In my pilotage Carrer I regularly run speeds down until the rudder lost authority then transitioned to either kicks ahead or tug power.
For some reason the rudder was not functional.
Retired engineer has put forward a theory of hydraulic lock which as a non engineer I don’t really understand but sometimes you just have to trust your engineering department .
Is it possible that the #3 steering gear motor was not coupled to the emergency generator?
Do the bridge crew have to manually start the #3 steering gear motor?
As a ships master I knew these things but as a pilot I had to rely on the bridge crew.
As an anecdote.
During routine simulator training one of the comments I heard during my latter years from the instructors was, ’ it doesn’t matter what we throw at you ,as you just deal with it" , a bigger compliment I can’t imagine.
The biggest challenge, as a senior pilot I/ we found was a loss of steering
I had originally thought the stern going to port causing the ship to hit was the result of full astern. From the report that did not happen.
Wonder why the report did not mention wind /current at the time. Or was bank suction something usually expected passing under the bridge. The auxiliary channel opened to the north is shallow main channel deep, big ship recipe for bank suction. Or starboard anchor could have caused her to turn.
It’s possible power and rudder control lost she could have gone straight enough for a glancing blow instead of full on. Why she turned never mentioned
Because it’s the preliminary report.
That’s true but I wrote many situation reports in the Coast Guard and all required weather conditions. Sea state, Wind, Current etc. Its simple basic information, can have effect on liability though, complication out of operators control.
Both. During the design stage a FMEA is prepared by the builder and a fault simulation test carried out during trials. For example, one of the failure modes is the loss of a HV switchboard due to internal short-circuit on bus bars. And here we have also an operational requirement, there needs to be at least one generator connected on each HV switchboard. And the vessel is provided with an Operating Manual explaining the redundancy features. Again, all this is voluntary, you may have a look at ABS rules, Propulsion Redundancy R1 and R2 notations. Or DNV RP notation. They cannot be applied to vessels with only one propulsion machine but at least the requirements regarding the electric power generation and distribution could be used to minimize the risk of propulsion loss.

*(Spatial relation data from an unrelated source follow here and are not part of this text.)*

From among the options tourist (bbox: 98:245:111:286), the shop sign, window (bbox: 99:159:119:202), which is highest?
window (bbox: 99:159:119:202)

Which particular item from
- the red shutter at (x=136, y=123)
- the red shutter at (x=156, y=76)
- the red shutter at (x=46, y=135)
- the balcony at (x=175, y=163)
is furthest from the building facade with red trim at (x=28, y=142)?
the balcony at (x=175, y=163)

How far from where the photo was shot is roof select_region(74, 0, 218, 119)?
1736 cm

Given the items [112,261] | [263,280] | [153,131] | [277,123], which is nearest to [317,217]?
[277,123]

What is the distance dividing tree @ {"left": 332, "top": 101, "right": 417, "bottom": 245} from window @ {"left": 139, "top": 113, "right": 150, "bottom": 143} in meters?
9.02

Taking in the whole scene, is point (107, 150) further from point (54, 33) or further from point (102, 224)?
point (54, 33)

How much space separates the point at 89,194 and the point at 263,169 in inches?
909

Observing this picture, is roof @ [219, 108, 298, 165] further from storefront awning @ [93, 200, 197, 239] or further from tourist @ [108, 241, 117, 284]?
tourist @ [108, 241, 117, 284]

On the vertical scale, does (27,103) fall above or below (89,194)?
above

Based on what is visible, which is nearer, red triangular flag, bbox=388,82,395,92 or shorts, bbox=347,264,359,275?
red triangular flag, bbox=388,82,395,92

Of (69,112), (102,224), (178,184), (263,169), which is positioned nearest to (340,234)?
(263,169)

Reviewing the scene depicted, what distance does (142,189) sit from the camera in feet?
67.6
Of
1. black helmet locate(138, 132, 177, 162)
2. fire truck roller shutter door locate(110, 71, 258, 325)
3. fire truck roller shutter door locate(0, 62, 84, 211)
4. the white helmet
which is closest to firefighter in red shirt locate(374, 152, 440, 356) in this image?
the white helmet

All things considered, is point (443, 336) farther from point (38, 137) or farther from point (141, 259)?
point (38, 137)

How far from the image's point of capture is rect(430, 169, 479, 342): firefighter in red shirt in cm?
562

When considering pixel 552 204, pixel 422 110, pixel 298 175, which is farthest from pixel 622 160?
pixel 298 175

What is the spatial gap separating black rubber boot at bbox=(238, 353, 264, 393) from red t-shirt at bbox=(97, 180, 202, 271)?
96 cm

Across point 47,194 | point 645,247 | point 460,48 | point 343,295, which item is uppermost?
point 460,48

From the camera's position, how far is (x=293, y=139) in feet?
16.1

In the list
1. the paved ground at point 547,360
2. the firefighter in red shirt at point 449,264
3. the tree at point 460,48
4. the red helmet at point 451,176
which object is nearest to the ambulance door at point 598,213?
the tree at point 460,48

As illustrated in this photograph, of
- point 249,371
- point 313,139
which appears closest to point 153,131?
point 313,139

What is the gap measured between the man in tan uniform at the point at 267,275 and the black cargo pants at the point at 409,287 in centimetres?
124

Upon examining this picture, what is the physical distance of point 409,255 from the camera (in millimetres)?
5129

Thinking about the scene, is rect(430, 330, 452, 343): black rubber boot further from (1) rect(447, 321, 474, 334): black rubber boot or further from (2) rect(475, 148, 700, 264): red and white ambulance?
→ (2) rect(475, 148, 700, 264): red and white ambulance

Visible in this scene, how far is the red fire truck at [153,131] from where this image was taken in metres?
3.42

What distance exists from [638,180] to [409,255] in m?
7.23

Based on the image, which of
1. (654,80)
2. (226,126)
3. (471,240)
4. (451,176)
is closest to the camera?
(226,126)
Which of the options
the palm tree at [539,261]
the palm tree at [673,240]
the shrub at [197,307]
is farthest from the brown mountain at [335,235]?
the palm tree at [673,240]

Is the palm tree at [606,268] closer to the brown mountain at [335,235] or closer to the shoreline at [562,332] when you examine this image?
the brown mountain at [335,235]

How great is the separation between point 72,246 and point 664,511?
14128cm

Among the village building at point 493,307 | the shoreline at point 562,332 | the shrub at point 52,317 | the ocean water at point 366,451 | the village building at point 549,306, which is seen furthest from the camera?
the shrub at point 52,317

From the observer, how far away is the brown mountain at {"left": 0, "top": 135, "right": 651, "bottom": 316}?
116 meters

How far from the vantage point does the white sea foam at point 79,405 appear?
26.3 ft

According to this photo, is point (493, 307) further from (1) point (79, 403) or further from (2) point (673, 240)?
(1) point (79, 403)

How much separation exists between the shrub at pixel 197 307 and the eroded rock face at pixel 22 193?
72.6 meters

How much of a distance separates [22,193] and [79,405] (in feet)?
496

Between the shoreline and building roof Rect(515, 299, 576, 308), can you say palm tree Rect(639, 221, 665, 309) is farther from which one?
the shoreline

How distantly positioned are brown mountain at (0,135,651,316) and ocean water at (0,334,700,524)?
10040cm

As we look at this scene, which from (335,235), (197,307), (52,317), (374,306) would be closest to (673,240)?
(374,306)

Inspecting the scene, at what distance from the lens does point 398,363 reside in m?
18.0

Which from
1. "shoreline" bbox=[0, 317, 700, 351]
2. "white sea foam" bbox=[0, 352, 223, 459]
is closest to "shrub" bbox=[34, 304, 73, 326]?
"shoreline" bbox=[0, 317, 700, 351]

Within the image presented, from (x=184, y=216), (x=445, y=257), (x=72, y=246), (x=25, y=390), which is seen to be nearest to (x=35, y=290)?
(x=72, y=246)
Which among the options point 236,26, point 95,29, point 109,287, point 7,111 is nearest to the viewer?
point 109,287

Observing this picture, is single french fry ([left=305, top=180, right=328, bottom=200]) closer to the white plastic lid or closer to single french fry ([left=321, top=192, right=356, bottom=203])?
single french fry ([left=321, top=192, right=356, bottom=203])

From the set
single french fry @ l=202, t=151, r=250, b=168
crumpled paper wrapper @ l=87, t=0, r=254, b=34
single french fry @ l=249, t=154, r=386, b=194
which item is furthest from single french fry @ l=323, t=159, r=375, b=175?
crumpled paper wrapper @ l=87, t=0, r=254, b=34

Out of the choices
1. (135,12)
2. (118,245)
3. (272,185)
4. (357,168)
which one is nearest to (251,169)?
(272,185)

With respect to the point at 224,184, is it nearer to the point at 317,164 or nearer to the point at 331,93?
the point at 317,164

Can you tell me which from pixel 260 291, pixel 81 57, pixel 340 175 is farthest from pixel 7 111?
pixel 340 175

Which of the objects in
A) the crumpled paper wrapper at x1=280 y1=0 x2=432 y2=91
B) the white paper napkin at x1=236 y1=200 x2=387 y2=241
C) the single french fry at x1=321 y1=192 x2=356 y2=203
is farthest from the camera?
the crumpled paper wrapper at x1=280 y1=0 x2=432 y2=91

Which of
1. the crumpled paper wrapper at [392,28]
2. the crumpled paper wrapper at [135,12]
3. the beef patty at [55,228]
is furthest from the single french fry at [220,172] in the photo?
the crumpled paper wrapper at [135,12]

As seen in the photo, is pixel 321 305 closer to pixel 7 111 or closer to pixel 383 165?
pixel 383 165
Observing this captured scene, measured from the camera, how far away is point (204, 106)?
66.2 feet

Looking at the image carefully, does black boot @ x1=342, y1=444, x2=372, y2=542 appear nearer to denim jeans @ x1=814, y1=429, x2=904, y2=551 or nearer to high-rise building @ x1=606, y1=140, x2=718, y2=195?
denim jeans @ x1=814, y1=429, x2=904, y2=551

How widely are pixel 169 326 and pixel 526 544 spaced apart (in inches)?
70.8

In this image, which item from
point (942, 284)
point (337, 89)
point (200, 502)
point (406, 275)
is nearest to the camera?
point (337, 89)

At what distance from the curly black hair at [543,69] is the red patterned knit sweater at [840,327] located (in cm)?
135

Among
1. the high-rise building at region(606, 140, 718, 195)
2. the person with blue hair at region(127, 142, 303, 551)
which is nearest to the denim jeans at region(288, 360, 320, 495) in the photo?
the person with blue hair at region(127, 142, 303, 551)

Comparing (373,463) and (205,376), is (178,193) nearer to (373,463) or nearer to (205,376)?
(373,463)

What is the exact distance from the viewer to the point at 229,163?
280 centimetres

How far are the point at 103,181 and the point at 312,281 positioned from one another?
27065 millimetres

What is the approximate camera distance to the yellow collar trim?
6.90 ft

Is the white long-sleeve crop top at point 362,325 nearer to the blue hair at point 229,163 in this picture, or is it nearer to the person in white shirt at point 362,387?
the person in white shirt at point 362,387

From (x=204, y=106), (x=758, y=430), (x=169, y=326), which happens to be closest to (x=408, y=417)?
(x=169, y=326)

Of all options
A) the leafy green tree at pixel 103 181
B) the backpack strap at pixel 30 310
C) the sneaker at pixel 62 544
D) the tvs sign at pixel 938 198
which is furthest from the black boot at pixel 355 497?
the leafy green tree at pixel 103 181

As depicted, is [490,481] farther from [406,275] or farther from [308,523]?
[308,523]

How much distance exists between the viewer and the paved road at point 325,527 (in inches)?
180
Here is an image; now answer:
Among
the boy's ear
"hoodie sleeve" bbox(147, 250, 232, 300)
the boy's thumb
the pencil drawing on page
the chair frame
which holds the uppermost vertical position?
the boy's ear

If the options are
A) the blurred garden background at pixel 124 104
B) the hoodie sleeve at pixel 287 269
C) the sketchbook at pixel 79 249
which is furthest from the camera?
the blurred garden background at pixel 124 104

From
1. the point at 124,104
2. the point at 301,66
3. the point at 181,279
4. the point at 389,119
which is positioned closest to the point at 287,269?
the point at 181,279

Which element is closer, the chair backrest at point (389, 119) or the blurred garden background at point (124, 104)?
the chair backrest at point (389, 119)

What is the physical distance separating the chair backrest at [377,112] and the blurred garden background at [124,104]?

Got it and thank you for the explanation. You clearly know your stuff.
But the DALI did not leave the dock with her generators configured such. Two online gens feeding only one side of the HV buss and then the connected LV transformer connected to the opposite HV bussbar. Any issue with the HV busstie and you have a black ship.
However I am aware that the ship did not go black because of an inadvertent opening of that breaker and the tripping of the breakers both supplying and exiting the transformer feeding the LV buss yet the ship was fitted to be operated with two independent HV busses feeding the LV board bur wasn’t.
The ship’s I worked on, with the engine stopped had bare steerage at around 3 kts. I think rudder force is approximately a function of the square of ship’s speed so I’d expect even with no engine the Dali to have steerage at 7 or 8 kts.
What I’m saying is presumably the NTSB has position, heading, speed and rudder angle data from the VDR. This is what it says in the report after power was restored the second time.
At 0127:23, the pilot ordered the rudder hard to port (35°). At this point, the
main engine remained shut down and there was no propulsion to assist with steering.
Somewhat ambiguous, doesn’t say they had control of the rudder but seems like mentioning that they had no steering would have been more relevant than saying there was no propulsion.